→ À FAIRE
**A.** D'après l'extrait choisi, quelle créature ne fait plus recette dans certaines gazettes durant les moments creux ?
**B.** Reproduisez le passage de l'extrait choisi compris entre « Or, lassé de » et « toute la vérité. », ces deux bornes incluses.

→ EXTRAIT CHOISI
────────────────

C’est ainsi que, jaloux de sa vie privée, pour brocarder ces ragots, il commet son salace « Bulletin de santé » :
« J’ai perdu mes bajou’s, j’ai perdu ma bedaine,
Et, ce, d’une façon si nette, si soudaine,
Qu’on me suppose un mal qui ne pardonne pas,
Qui se rit d’Esculape et le laisse baba.
Le monstre du Loch Ness ne faisant plus recette
Durant les moments creux dans certaines gazettes,
Systématiquement, les nécrologues jou’nt,
À me mettre au linceul sous des feuilles de chou.
Or, lassé de servir de tête de massacre,
Des contes à mourir debout qu’on me consacre,
Moi qui me porte bien, qui respir’ la santé,
Je m’avance et je cri’ toute la vérité.
Toute la vérité, messieurs, je vous la livre
Si j’ai quitté les rangs des plus de deux cents livres,
C’est la faute à Mimi, à Lisette, à Ninon,
Et bien d’autres, j’ai pas la mémoire des noms.
Si j’ai trahi les gros, les joufflus, les obèses,
C’est que je baise, que je baise, que je baise
Comme un bouc, un bélier, une bête, une brut’,
Je suis hanté : le rut, le rut, le rut, le rut ! … »

────────────────

→ EXTRAIT DE DONNÉES

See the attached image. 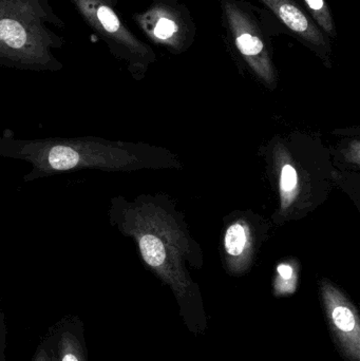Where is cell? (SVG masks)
Returning <instances> with one entry per match:
<instances>
[{"instance_id":"9c48e42d","label":"cell","mask_w":360,"mask_h":361,"mask_svg":"<svg viewBox=\"0 0 360 361\" xmlns=\"http://www.w3.org/2000/svg\"><path fill=\"white\" fill-rule=\"evenodd\" d=\"M315 25L331 40L337 38L335 19L327 0H299Z\"/></svg>"},{"instance_id":"277c9868","label":"cell","mask_w":360,"mask_h":361,"mask_svg":"<svg viewBox=\"0 0 360 361\" xmlns=\"http://www.w3.org/2000/svg\"><path fill=\"white\" fill-rule=\"evenodd\" d=\"M84 23L99 36L109 52L126 63L130 73L139 78L156 61L149 44L139 39L118 12V0H69Z\"/></svg>"},{"instance_id":"7a4b0ae2","label":"cell","mask_w":360,"mask_h":361,"mask_svg":"<svg viewBox=\"0 0 360 361\" xmlns=\"http://www.w3.org/2000/svg\"><path fill=\"white\" fill-rule=\"evenodd\" d=\"M52 0H0V67L20 71L58 72L57 57L65 29Z\"/></svg>"},{"instance_id":"4fadbf2b","label":"cell","mask_w":360,"mask_h":361,"mask_svg":"<svg viewBox=\"0 0 360 361\" xmlns=\"http://www.w3.org/2000/svg\"><path fill=\"white\" fill-rule=\"evenodd\" d=\"M298 178L295 169L292 165H285L281 173L280 186L283 192H291L297 186Z\"/></svg>"},{"instance_id":"5bb4252c","label":"cell","mask_w":360,"mask_h":361,"mask_svg":"<svg viewBox=\"0 0 360 361\" xmlns=\"http://www.w3.org/2000/svg\"><path fill=\"white\" fill-rule=\"evenodd\" d=\"M6 319H4V310L1 307V298H0V361L6 360Z\"/></svg>"},{"instance_id":"5b68a950","label":"cell","mask_w":360,"mask_h":361,"mask_svg":"<svg viewBox=\"0 0 360 361\" xmlns=\"http://www.w3.org/2000/svg\"><path fill=\"white\" fill-rule=\"evenodd\" d=\"M132 20L148 40L156 46L181 54L194 44L197 25L190 8L179 0H151Z\"/></svg>"},{"instance_id":"ba28073f","label":"cell","mask_w":360,"mask_h":361,"mask_svg":"<svg viewBox=\"0 0 360 361\" xmlns=\"http://www.w3.org/2000/svg\"><path fill=\"white\" fill-rule=\"evenodd\" d=\"M48 333L56 361H89L85 326L80 317L63 318Z\"/></svg>"},{"instance_id":"9a60e30c","label":"cell","mask_w":360,"mask_h":361,"mask_svg":"<svg viewBox=\"0 0 360 361\" xmlns=\"http://www.w3.org/2000/svg\"><path fill=\"white\" fill-rule=\"evenodd\" d=\"M278 271L279 277H280L281 281H289L290 286L295 290L296 283L292 282V279L294 280V269L289 264H280L277 269Z\"/></svg>"},{"instance_id":"3957f363","label":"cell","mask_w":360,"mask_h":361,"mask_svg":"<svg viewBox=\"0 0 360 361\" xmlns=\"http://www.w3.org/2000/svg\"><path fill=\"white\" fill-rule=\"evenodd\" d=\"M223 42L232 56L261 80L275 78L271 13L247 0H220Z\"/></svg>"},{"instance_id":"7c38bea8","label":"cell","mask_w":360,"mask_h":361,"mask_svg":"<svg viewBox=\"0 0 360 361\" xmlns=\"http://www.w3.org/2000/svg\"><path fill=\"white\" fill-rule=\"evenodd\" d=\"M32 361H56L52 341H51V337L49 333L44 336V338H42V341H40Z\"/></svg>"},{"instance_id":"6da1fadb","label":"cell","mask_w":360,"mask_h":361,"mask_svg":"<svg viewBox=\"0 0 360 361\" xmlns=\"http://www.w3.org/2000/svg\"><path fill=\"white\" fill-rule=\"evenodd\" d=\"M0 157L31 166L25 183L80 171H122L135 163V154L123 144L99 137L20 139L11 129L0 135Z\"/></svg>"},{"instance_id":"8fae6325","label":"cell","mask_w":360,"mask_h":361,"mask_svg":"<svg viewBox=\"0 0 360 361\" xmlns=\"http://www.w3.org/2000/svg\"><path fill=\"white\" fill-rule=\"evenodd\" d=\"M247 243V233L245 227L240 223L228 227L224 238L226 252L232 257H238L244 252Z\"/></svg>"},{"instance_id":"52a82bcc","label":"cell","mask_w":360,"mask_h":361,"mask_svg":"<svg viewBox=\"0 0 360 361\" xmlns=\"http://www.w3.org/2000/svg\"><path fill=\"white\" fill-rule=\"evenodd\" d=\"M266 11L300 44L310 49L325 63L332 53V40L315 25L299 0H259Z\"/></svg>"},{"instance_id":"8992f818","label":"cell","mask_w":360,"mask_h":361,"mask_svg":"<svg viewBox=\"0 0 360 361\" xmlns=\"http://www.w3.org/2000/svg\"><path fill=\"white\" fill-rule=\"evenodd\" d=\"M321 302L332 341L346 361H360V316L352 301L335 286H321Z\"/></svg>"},{"instance_id":"30bf717a","label":"cell","mask_w":360,"mask_h":361,"mask_svg":"<svg viewBox=\"0 0 360 361\" xmlns=\"http://www.w3.org/2000/svg\"><path fill=\"white\" fill-rule=\"evenodd\" d=\"M135 233L137 235V244L142 258L148 267L154 269H162L166 254L162 241L156 235L149 233H142L139 231H125Z\"/></svg>"},{"instance_id":"2e32d148","label":"cell","mask_w":360,"mask_h":361,"mask_svg":"<svg viewBox=\"0 0 360 361\" xmlns=\"http://www.w3.org/2000/svg\"><path fill=\"white\" fill-rule=\"evenodd\" d=\"M150 1H151V0H150Z\"/></svg>"}]
</instances>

────────────────

→ RÉPONSES AUX CONSIGNES
**A.** Le monstre du Loch Ness.

**B.**
Or, lassé de servir de tête de massacre,
Des contes à mourir debout qu’on me consacre,
Moi qui me porte bien, qui respir’ la santé,
Je m’avance et je cri’ toute la vérité.